Потом были однообразные дни, холодная комната на двенадцать девушек, тайны, коробочки со значками и открыточками. На митингах и собраниях она стояла, вытянув руки вдоль тела, поставив перед собой маленького Вадима, сжимающего в ручке красный флажок, и в упор, не моргая, смотрела на трибуну. Она верила людям на трибуне, хотела быть похожей на своих подруг, им надо было держаться вместе, потому что мир для них был полон врагов, империалистов, посягавших на идеи коммунизма.
Вадим вспоминал, как она училась ночами, чтобы закончить техникум и получать на двадцать рублей больше, вспомнил бережно хранимые ею грамоты и значки победителя социалистического соревнования.
«Я не хочу ничего, что есть в её жизни, — подумал он со злобой. — Я связан прежде всего этим, а я должен быть другим, новым человеком. Путь тут один — освободиться от семьи, ничего не иметь из прошлого в своей душе».
* * *
Мать ждала его всю ночь. Толстая, с седыми развевающимися волосами и темно-красными губами, эта женщина была полна извращённой святости, святости человека очень плотского и не умеющего молиться, но поглощённого своей любовью к сыну.
В эту ночь она легко переходила из одного состояния в другое: чувство тревоги сменялось апатией. Только мысль о сыне оставалась нежной и робкой.
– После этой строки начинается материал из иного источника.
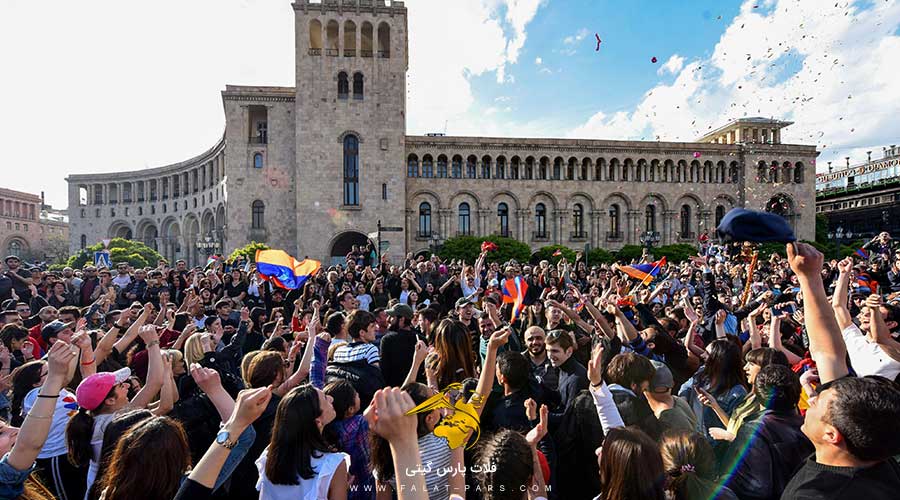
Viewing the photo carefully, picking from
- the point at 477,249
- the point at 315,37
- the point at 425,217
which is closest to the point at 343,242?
the point at 425,217

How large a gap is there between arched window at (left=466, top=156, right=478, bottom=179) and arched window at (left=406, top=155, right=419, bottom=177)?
4.10 m

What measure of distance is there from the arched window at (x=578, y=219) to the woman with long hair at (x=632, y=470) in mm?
40527

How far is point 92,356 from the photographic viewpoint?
460 cm

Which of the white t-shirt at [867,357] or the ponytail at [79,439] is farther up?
the white t-shirt at [867,357]

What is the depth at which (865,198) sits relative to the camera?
53.2 m

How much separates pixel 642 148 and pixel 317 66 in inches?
1061

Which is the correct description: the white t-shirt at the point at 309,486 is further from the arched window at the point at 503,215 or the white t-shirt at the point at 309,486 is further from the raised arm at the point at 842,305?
the arched window at the point at 503,215

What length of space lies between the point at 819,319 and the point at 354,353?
11.8 feet

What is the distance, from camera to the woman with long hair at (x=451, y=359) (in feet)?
15.3

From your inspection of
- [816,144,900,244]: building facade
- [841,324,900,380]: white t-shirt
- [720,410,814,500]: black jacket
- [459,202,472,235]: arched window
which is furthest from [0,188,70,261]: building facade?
[816,144,900,244]: building facade

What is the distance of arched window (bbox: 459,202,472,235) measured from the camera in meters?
40.2

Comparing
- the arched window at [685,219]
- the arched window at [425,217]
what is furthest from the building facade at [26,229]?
the arched window at [685,219]

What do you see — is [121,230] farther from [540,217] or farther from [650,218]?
[650,218]

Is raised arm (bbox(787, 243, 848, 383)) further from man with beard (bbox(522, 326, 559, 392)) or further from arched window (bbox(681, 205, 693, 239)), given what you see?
arched window (bbox(681, 205, 693, 239))
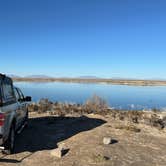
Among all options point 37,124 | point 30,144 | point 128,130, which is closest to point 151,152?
point 128,130

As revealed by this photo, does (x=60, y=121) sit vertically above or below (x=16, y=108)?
below

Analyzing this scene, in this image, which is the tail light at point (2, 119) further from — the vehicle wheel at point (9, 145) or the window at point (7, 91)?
the vehicle wheel at point (9, 145)

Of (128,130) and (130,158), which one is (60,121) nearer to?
(128,130)

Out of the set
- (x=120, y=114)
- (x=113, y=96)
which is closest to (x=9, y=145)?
(x=120, y=114)

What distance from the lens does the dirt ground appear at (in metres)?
8.23

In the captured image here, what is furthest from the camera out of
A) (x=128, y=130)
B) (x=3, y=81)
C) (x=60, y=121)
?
(x=60, y=121)

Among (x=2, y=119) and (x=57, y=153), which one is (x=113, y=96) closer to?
(x=57, y=153)

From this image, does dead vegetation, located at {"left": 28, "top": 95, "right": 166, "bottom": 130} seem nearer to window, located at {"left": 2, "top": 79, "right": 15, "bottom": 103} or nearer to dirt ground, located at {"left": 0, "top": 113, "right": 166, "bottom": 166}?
dirt ground, located at {"left": 0, "top": 113, "right": 166, "bottom": 166}

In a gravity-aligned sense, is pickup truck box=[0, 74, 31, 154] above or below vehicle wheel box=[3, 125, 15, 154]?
above

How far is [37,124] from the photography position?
13.6 metres

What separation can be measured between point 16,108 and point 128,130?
4625 mm

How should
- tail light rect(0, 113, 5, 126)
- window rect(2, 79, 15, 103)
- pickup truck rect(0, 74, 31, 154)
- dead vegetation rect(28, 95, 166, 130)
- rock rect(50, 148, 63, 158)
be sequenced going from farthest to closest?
dead vegetation rect(28, 95, 166, 130), rock rect(50, 148, 63, 158), window rect(2, 79, 15, 103), pickup truck rect(0, 74, 31, 154), tail light rect(0, 113, 5, 126)

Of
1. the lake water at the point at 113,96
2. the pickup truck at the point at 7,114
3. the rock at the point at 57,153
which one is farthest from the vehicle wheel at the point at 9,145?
the lake water at the point at 113,96

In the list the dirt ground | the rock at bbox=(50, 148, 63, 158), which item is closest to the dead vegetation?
the dirt ground
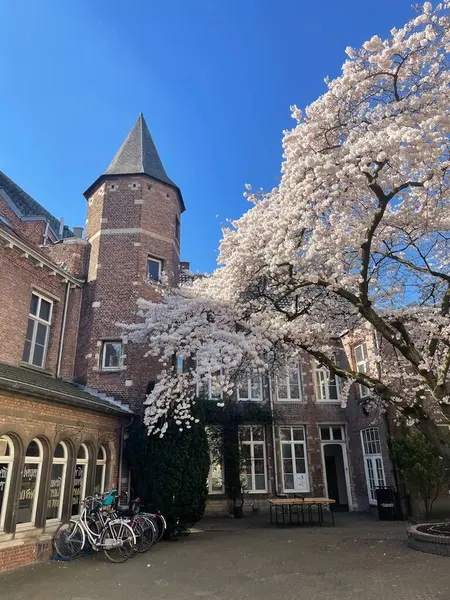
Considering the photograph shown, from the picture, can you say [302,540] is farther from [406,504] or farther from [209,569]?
[406,504]

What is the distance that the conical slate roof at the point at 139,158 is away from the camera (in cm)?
1722

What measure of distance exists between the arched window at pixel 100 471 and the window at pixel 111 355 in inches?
117

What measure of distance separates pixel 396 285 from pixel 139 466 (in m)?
8.22

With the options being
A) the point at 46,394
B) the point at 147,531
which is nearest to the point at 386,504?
the point at 147,531

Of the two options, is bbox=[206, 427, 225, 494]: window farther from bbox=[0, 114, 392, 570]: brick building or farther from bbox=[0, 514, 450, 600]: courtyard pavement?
bbox=[0, 514, 450, 600]: courtyard pavement

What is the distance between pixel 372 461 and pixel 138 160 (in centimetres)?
1506

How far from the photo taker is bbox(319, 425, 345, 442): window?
1966 centimetres

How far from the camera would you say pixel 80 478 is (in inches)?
438

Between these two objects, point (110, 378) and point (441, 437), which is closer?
point (441, 437)

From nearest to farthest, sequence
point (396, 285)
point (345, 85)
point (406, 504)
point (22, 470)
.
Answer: point (345, 85) < point (22, 470) < point (396, 285) < point (406, 504)

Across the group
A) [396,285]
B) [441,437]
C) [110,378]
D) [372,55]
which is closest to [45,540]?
[110,378]

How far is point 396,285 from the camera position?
11.0 metres

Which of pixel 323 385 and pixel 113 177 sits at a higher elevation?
pixel 113 177

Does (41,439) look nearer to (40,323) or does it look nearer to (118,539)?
(118,539)
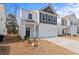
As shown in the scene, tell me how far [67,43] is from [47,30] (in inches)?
14.7

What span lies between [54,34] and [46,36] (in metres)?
0.13

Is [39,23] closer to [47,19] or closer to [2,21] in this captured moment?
[47,19]

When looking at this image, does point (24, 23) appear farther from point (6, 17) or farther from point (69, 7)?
point (69, 7)

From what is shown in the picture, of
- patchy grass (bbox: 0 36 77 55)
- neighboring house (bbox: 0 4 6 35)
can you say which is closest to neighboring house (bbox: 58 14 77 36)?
patchy grass (bbox: 0 36 77 55)

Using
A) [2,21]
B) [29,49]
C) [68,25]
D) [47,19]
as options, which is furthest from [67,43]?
[2,21]

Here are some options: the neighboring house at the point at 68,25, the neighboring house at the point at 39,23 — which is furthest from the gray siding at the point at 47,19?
the neighboring house at the point at 68,25

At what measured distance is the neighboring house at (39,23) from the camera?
315 cm

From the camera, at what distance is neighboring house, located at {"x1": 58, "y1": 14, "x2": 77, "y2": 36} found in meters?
3.19

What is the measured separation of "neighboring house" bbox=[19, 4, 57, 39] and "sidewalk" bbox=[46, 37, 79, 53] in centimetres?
8

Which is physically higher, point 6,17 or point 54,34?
point 6,17

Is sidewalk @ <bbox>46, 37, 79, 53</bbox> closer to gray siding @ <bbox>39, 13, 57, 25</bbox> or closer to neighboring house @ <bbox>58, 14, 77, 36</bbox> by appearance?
neighboring house @ <bbox>58, 14, 77, 36</bbox>

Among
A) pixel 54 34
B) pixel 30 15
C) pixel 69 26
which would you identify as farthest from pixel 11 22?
pixel 69 26

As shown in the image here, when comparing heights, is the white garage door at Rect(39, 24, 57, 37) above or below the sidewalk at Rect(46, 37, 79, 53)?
above
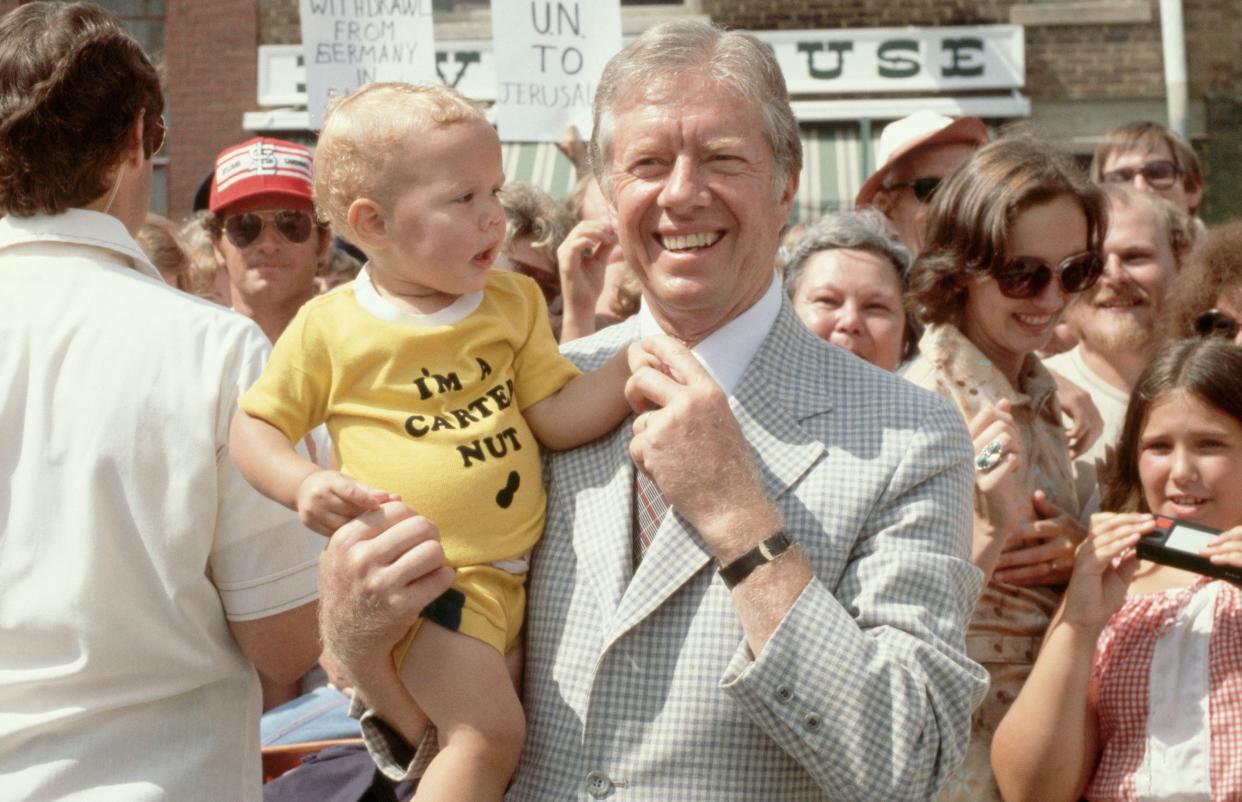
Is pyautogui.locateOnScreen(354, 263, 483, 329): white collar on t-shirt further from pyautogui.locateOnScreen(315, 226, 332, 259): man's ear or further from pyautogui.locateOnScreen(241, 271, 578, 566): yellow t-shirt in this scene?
pyautogui.locateOnScreen(315, 226, 332, 259): man's ear

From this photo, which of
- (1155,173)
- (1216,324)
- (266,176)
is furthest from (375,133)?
(1155,173)

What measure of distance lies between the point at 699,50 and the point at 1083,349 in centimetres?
258

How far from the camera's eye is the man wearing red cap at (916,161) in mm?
5000

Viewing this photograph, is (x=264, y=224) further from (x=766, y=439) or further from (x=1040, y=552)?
(x=766, y=439)

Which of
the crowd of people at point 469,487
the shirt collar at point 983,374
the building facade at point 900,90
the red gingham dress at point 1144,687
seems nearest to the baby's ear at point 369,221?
the crowd of people at point 469,487

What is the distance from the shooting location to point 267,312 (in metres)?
5.10

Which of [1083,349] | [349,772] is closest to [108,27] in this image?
[349,772]

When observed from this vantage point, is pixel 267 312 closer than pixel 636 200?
No

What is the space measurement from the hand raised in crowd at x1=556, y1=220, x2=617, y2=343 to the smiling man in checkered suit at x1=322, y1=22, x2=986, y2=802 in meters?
1.70

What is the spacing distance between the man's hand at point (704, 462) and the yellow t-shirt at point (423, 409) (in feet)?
0.84

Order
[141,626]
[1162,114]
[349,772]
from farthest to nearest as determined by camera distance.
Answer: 1. [1162,114]
2. [349,772]
3. [141,626]

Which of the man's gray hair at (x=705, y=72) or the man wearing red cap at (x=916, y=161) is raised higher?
the man's gray hair at (x=705, y=72)

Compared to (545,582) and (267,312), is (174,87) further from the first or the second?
(545,582)

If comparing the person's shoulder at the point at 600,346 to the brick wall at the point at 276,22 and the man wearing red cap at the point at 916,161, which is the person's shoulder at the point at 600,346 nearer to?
the man wearing red cap at the point at 916,161
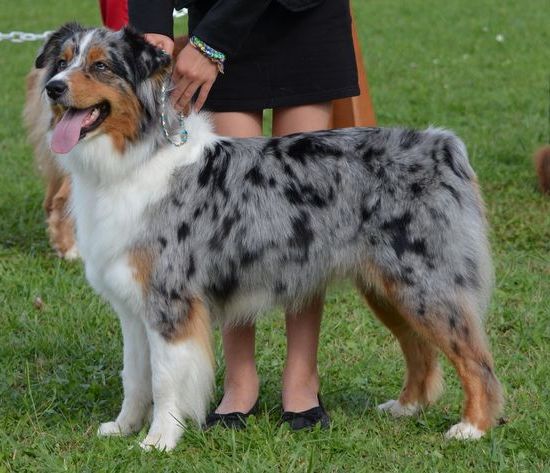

Несколько месяцев назад предчувствия начали мучить её: чуткая ко злу, она понимала, что какая-то сила разъедает душу её мальчика, он готов бросить свою жизни в чёрную бездну и
своё желание убить душу почему-то называет «самоусовершенствованием».
Начался рассвет, и женщину охватил страх. Она сделала, поднявшись со стула, несколько нелепых, суетливых движений и резко остановилась.
— Я ничего, Господи, — отозвались эхом её слова. — Но спрячь его, моего сына.
* * *
Когда Вадим вошёл, в комнате был полумрак окно ещё было закрыто плотными шторами, горела только лампочка торшера. Собака разлеглась на полу, сухое тело её блестело.
Его мать стояла у стены, тень нависала над ней, и тело её казалось вздувшимся. Вадим, увидев её, сразу почувствовал усталость, ему на миг захотелось спрятаться, уткнуть лицо в руки этой женщины. Но уже другое, как ему казалось, «взрослое» чувство заставило остаться у двери.
— Я скоро уеду отсюда, — резко сказал он. — Я уже договорился.
Вадим сразу почувствовал, что произнесённые слова приобрели особенное значение.
В комнате было тихо и тревожно, даже собака насторожилась и отрывисто гавкнула. Его мать не двигалась, ожидание измучило её.
— Куда ты пойдёшь? — только спросила она горестно.
А он в ответ стал выкрикивать слова, уже не понимая их смысла, не думая:
— Я уйду, потому что вы все виноваты, вы хотите, чтобы я помнил, а я помнить не хочу ничего…
Он чувствовал, что ей больно от его слов — она слабо вскрикнула, но даже в этом её робком протесте он слышал покушение на его душу и свободу, и подумал, что хочет сделать ей больно, и не понимал того, что опять «переступил», подло «переступил».
Наступил день. Вадим собирал вещи, а его мать сидела, не двигаясь, там, где застал её свежий утренний свет, и казалось, что она неумело молится вспухшими красными губами.